● Instructions for the task: Duplicate the passage of the Andrew Jukes article starting with "Andrew Jukes (1847" and going on through "stayed until 1906.".

● Selected text:
============================================================
= Andrew Jukes (missionary) =

Andrew Jukes (1847 – 28 April 1931) was a Canadian Anglican missionary and doctor. He translated the Four Gospels into the Jatki dialect of Punjabi, as well as producing a prominent bilingual dictionary of the language.

==Biography==
Jukes was born in Canada, educated at Blundell's School and went on to receive his education as a doctor in Britain. In 1878 he was appointed as a medical missionary by one of the principal missionary organization of the Church of England, the Church Missionary Society (C.M.S). He was attached to society's Punjab and Sindh mission, which covered virtually all of present-day Pakistan. He was sent to Baloch mission at Dera Ghazi Khan where he stayed until 1906.

==Work==
Jukes' main work was the translation of the Bible into the local language. Here Jukes was fortunate in his assistant, Muhammad Hassan S /O Sher Muhammad. Jukes acknowledged his services on many occasions. Jukes continued his work both at the translation of books of the Bible and at the task of a full bilingual dictionary.
============================================================
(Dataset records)
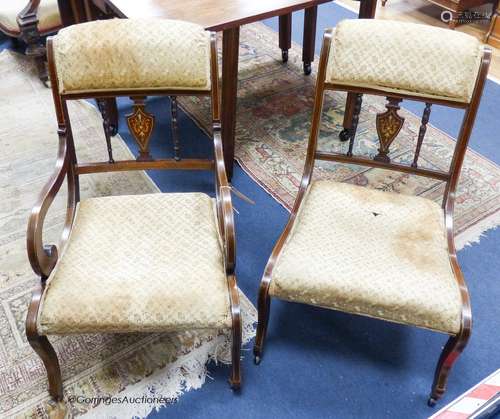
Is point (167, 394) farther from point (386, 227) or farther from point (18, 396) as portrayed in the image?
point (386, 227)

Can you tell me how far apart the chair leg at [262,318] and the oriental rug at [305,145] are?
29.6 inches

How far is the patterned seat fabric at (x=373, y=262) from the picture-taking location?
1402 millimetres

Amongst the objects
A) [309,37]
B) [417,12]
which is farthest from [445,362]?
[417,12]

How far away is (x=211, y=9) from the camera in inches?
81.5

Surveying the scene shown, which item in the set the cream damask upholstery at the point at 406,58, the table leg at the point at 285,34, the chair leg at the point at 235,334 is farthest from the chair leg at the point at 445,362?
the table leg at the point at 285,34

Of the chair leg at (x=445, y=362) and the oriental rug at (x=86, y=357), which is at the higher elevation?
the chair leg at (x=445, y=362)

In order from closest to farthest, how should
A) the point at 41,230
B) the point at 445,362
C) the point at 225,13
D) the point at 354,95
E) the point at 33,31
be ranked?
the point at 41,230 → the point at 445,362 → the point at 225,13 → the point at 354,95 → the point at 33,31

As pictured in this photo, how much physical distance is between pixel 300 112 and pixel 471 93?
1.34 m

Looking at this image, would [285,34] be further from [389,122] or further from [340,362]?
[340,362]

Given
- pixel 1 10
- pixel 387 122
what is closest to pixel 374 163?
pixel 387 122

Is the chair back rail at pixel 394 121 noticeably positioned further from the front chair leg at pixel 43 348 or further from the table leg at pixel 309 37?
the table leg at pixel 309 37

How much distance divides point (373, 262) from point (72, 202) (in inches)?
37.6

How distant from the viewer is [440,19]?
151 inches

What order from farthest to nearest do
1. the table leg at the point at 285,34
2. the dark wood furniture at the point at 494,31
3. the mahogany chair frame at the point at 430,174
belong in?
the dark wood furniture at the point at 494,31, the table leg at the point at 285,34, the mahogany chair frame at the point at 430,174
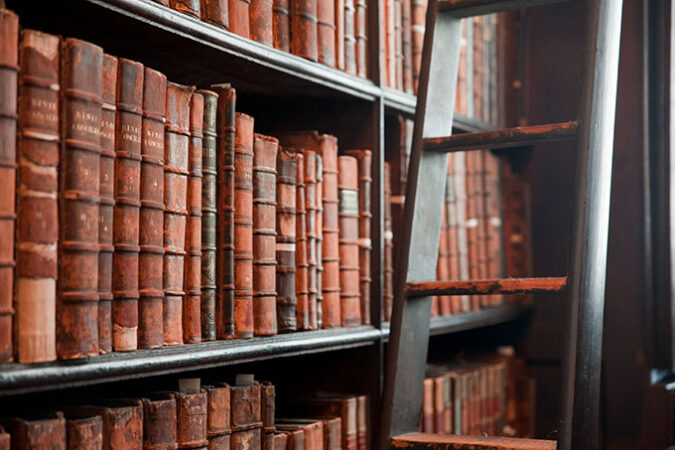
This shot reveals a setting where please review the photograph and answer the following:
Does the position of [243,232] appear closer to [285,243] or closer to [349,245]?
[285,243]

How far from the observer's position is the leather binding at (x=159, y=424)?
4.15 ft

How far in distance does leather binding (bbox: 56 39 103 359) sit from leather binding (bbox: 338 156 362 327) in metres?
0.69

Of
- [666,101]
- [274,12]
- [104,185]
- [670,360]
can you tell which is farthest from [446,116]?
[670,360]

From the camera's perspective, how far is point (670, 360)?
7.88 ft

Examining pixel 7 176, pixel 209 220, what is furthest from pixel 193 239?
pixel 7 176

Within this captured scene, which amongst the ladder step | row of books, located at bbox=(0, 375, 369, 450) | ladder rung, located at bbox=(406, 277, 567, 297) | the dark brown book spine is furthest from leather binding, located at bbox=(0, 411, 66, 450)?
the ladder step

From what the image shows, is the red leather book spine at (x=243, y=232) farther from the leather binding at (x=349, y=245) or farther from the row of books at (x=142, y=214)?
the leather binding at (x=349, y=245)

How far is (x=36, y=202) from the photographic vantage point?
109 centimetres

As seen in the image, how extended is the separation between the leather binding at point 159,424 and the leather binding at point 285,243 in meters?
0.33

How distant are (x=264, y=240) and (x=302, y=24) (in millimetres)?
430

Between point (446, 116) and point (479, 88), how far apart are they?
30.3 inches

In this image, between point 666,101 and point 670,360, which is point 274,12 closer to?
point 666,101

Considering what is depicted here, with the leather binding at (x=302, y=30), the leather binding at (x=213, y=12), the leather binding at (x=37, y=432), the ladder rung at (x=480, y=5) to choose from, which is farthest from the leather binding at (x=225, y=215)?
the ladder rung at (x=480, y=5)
============================================================
● Finished task:
Andrew Jukes (1847 – 28 April 1931) was a Canadian Anglican missionary and doctor. He translated the Four Gospels into the Jatki dialect of Punjabi, as well as producing a prominent bilingual dictionary of the language.

==Biography==
Jukes was born in Canada, educated at Blundell's School and went on to receive his education as a doctor in Britain. In 1878 he was appointed as a medical missionary by one of the principal missionary organization of the Church of England, the Church Missionary Society (C.M.S). He was attached to society's Punjab and Sindh mission, which covered virtually all of present-day Pakistan. He was sent to Baloch mission at Dera Ghazi Khan where he stayed until 1906.